### Questions about scenes in images
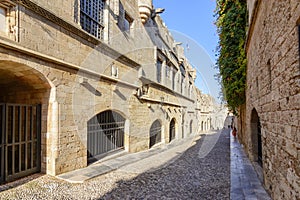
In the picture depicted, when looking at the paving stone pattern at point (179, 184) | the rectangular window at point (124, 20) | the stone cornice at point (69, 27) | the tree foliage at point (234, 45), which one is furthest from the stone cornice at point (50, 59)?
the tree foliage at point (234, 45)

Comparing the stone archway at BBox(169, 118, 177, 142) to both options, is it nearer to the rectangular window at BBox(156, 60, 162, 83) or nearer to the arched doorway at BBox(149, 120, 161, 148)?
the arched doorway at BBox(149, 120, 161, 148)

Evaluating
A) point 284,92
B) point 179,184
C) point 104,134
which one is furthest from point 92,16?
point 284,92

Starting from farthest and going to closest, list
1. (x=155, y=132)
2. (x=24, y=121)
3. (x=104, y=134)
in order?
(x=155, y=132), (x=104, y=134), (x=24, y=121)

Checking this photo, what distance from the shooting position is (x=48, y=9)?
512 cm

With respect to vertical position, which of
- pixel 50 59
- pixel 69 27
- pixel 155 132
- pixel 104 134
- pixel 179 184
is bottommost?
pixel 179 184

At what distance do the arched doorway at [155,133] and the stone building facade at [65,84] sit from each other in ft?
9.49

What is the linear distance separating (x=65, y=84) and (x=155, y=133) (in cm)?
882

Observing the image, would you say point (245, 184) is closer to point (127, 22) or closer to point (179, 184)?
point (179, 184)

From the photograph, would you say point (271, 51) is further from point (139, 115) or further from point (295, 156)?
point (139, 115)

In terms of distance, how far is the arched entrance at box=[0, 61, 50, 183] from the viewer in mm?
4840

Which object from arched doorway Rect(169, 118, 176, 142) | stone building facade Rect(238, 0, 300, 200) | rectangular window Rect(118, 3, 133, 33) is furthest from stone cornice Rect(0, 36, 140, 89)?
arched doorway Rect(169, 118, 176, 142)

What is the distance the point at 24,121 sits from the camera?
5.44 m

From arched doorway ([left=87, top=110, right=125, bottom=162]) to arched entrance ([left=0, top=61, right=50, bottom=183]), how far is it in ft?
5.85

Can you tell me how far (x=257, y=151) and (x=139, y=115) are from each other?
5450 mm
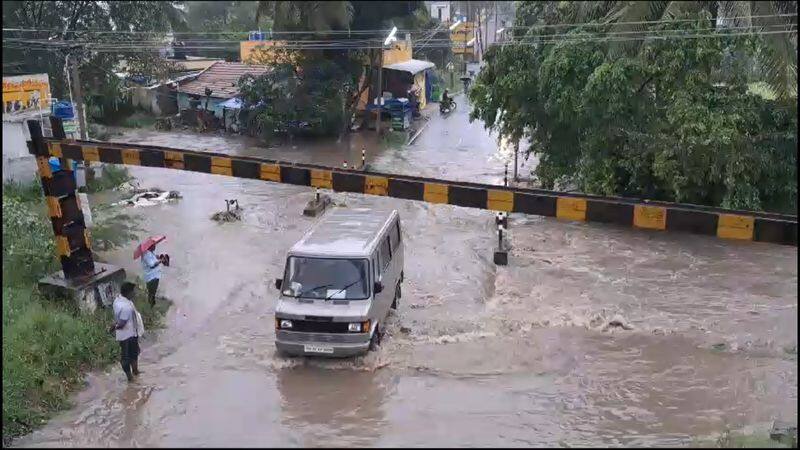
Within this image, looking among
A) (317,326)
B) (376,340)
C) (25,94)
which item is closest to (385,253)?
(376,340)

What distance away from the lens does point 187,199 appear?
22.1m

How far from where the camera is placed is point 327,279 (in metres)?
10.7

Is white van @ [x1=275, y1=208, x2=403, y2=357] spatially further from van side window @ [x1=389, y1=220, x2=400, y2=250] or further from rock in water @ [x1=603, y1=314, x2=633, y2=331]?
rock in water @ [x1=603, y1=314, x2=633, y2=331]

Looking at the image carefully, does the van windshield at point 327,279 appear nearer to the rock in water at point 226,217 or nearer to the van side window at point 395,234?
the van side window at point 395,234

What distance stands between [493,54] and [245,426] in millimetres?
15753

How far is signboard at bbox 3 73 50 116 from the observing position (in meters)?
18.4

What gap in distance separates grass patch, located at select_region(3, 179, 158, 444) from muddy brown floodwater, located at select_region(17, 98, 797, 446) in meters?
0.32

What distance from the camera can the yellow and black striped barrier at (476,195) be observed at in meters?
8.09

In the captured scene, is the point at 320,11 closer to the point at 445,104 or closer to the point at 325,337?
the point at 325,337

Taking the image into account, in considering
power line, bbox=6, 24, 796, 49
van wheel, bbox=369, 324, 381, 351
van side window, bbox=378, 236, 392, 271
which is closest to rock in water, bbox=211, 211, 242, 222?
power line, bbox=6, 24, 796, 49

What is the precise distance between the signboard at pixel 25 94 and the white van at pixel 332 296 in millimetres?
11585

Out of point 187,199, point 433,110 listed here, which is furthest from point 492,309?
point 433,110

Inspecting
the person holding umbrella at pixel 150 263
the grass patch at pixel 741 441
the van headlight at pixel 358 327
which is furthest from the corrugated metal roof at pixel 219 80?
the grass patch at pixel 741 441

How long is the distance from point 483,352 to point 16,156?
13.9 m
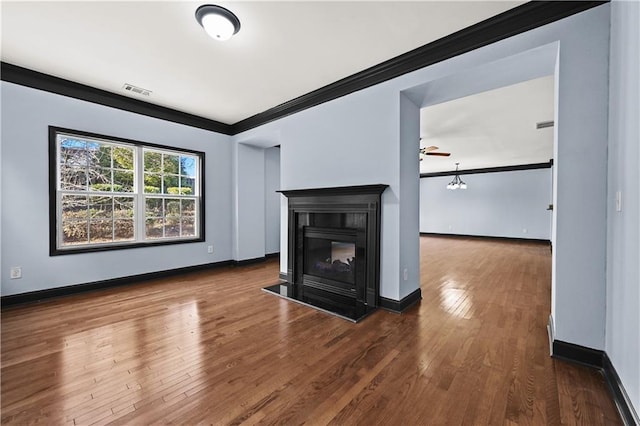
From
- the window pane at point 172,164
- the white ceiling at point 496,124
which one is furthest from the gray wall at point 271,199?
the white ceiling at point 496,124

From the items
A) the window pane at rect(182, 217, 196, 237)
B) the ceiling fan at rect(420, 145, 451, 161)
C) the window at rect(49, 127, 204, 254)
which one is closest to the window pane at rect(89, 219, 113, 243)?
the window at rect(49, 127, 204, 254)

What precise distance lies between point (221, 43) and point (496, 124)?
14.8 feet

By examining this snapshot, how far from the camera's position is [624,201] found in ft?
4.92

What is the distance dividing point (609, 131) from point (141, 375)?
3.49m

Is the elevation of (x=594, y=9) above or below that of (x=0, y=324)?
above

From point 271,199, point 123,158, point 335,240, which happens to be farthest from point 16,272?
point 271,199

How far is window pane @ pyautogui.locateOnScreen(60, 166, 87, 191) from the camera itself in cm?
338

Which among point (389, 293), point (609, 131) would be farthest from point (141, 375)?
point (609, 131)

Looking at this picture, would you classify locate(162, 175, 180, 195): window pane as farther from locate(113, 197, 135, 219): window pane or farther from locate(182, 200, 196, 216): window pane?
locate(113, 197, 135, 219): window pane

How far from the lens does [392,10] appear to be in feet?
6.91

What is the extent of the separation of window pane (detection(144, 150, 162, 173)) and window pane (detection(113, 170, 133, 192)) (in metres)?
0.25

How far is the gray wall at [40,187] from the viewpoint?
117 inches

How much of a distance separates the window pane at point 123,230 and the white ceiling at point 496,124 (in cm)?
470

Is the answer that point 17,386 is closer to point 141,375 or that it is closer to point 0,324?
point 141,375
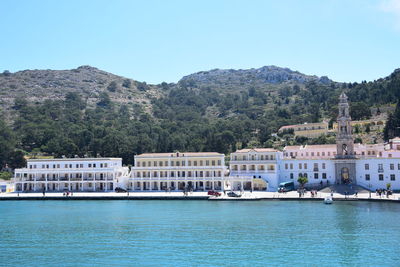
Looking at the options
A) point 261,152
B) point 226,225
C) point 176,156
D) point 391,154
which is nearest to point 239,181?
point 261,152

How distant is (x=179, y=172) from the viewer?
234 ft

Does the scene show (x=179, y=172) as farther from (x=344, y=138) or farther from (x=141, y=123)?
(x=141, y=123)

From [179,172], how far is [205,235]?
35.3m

### TO BE DONE
Rewrite all of the lines above with "stone cornice" changed to "stone molding" and nothing else altered. Omit the pictures from your answer.

### WRITTEN ANSWER
In the picture depicted, when looking at the paving stone pattern at point (179, 184) | the rectangular window at point (124, 20) | the stone molding at point (69, 27) | the tree foliage at point (234, 45), which one is furthest from the stone molding at point (50, 59)?
the tree foliage at point (234, 45)

Comparing the stone archway at BBox(169, 118, 177, 142) to both options, is it nearer to the rectangular window at BBox(156, 60, 162, 83) or nearer to the arched doorway at BBox(149, 120, 161, 148)?
the arched doorway at BBox(149, 120, 161, 148)

Evaluating
A) point 284,92
B) point 179,184
C) point 104,134
which one is furthest from point 92,16?
point 284,92

Starting from farthest and going to closest, list
1. (x=155, y=132)
2. (x=24, y=121)
3. (x=104, y=134)
in order?
(x=155, y=132), (x=104, y=134), (x=24, y=121)

Checking this photo, what distance from the shooting position is (x=48, y=9)?
512 cm

With respect to vertical position, which of
- pixel 50 59
- pixel 69 27
- pixel 155 132
- pixel 104 134
- pixel 179 184
is bottommost?
pixel 179 184

At what distance do the arched doorway at [155,133] and the stone building facade at [65,84] sit from each other in ft?
9.49

What is the linear distance separating (x=65, y=84) and (x=155, y=133) (in cm)?
882

Observing the image, would you say point (245, 184) is closer to point (127, 22) or closer to point (179, 184)?
point (179, 184)

From the photograph, would you say point (271, 51) is further from point (139, 115) or further from point (295, 156)?
point (139, 115)

In terms of distance, how far is the arched entrance at box=[0, 61, 50, 183] from the viewer in mm?
4840

Which object from arched doorway Rect(169, 118, 176, 142) | stone building facade Rect(238, 0, 300, 200) | rectangular window Rect(118, 3, 133, 33) is furthest from stone molding Rect(0, 36, 140, 89)?
arched doorway Rect(169, 118, 176, 142)

What is the distance the point at 24,121 sits from the camera?
5.44 m

From arched doorway ([left=87, top=110, right=125, bottom=162]) to arched entrance ([left=0, top=61, right=50, bottom=183]), how far is it in ft?
5.85

Can you tell me how far (x=257, y=151) and (x=139, y=115) are from each other?
5450 mm
Within this image, looking among
A) (317,326)
B) (376,340)
C) (25,94)
which item is closest to (385,253)?
(376,340)

What distance away from the lens does point 187,199 appear?
22.1m

How far from where the camera is placed is point 327,279 (in metres)?
10.7

Is white van @ [x1=275, y1=208, x2=403, y2=357] spatially further from van side window @ [x1=389, y1=220, x2=400, y2=250] or further from rock in water @ [x1=603, y1=314, x2=633, y2=331]?
rock in water @ [x1=603, y1=314, x2=633, y2=331]

Looking at the image carefully, does the van windshield at point 327,279 appear nearer to the rock in water at point 226,217 or nearer to the van side window at point 395,234?
the van side window at point 395,234

What distance stands between [493,54] and [245,426] in millimetres?
15753

How far is signboard at bbox 3 73 50 116 from the observing position (in meters)?
18.4

What gap in distance separates grass patch, located at select_region(3, 179, 158, 444) from muddy brown floodwater, located at select_region(17, 98, 797, 446) in meters?
0.32

What distance from the camera can the yellow and black striped barrier at (476,195) be observed at in meters?
8.09

In the captured scene, is the point at 320,11 closer to the point at 445,104 or closer to the point at 325,337?
the point at 325,337

Taking the image into account, in considering
power line, bbox=6, 24, 796, 49
van wheel, bbox=369, 324, 381, 351
van side window, bbox=378, 236, 392, 271
which is closest to rock in water, bbox=211, 211, 242, 222?
power line, bbox=6, 24, 796, 49

What is the precise distance between the signboard at pixel 25 94 and the white van at pixel 332 296 in millimetres?
11585

Out of point 187,199, point 433,110 listed here, which is furthest from point 492,309?
point 433,110

Inspecting
the person holding umbrella at pixel 150 263
the grass patch at pixel 741 441
the van headlight at pixel 358 327
which is furthest from the corrugated metal roof at pixel 219 80?
the grass patch at pixel 741 441

How long is the distance from point 483,352 to point 16,156?
13.9 m
From
- the window pane at point 172,164
- the white ceiling at point 496,124
which one is furthest from the gray wall at point 271,199?
the white ceiling at point 496,124

From the items
A) the window pane at rect(182, 217, 196, 237)
B) the ceiling fan at rect(420, 145, 451, 161)
C) the window at rect(49, 127, 204, 254)
which one is closest to the window pane at rect(89, 219, 113, 243)?
the window at rect(49, 127, 204, 254)

What precise distance lies between point (221, 43) and point (496, 124)?
14.8 feet

By examining this snapshot, how far from the camera's position is [624,201] found in ft?
4.92

What is the distance dividing point (609, 131) from point (141, 375)?
3.49m

Is the elevation of (x=594, y=9) above or below that of (x=0, y=324)?
above

From point 271,199, point 123,158, point 335,240, which happens to be farthest from point 16,272?
point 271,199

How far is window pane @ pyautogui.locateOnScreen(60, 166, 87, 191) from the camera itself in cm?
338

Which among point (389, 293), point (609, 131) would be farthest from point (141, 375)?
point (609, 131)

Looking at this picture, would you classify locate(162, 175, 180, 195): window pane as farther from locate(113, 197, 135, 219): window pane or farther from locate(182, 200, 196, 216): window pane?
locate(113, 197, 135, 219): window pane

How far from the lens does [392,10] appear to be in feet?
6.91

What is the extent of the separation of window pane (detection(144, 150, 162, 173)) and window pane (detection(113, 170, 133, 192)) (in metres)?
0.25

How far is the gray wall at [40,187] from the viewpoint?
117 inches

How much of a distance separates the window pane at point 123,230 and the white ceiling at point 496,124 (in cm)?
470

Is the answer that point 17,386 is closer to point 141,375 or that it is closer to point 0,324?
point 141,375
Looking at the options
A) point 261,152
B) point 226,225
C) point 176,156
D) point 391,154
which is nearest to point 239,181?
point 261,152

How distant is (x=179, y=172) from the viewer?
234 ft

Does the scene show (x=179, y=172) as farther from (x=344, y=138) or farther from (x=141, y=123)?
(x=141, y=123)

From [179,172], how far is [205,235]?
35.3m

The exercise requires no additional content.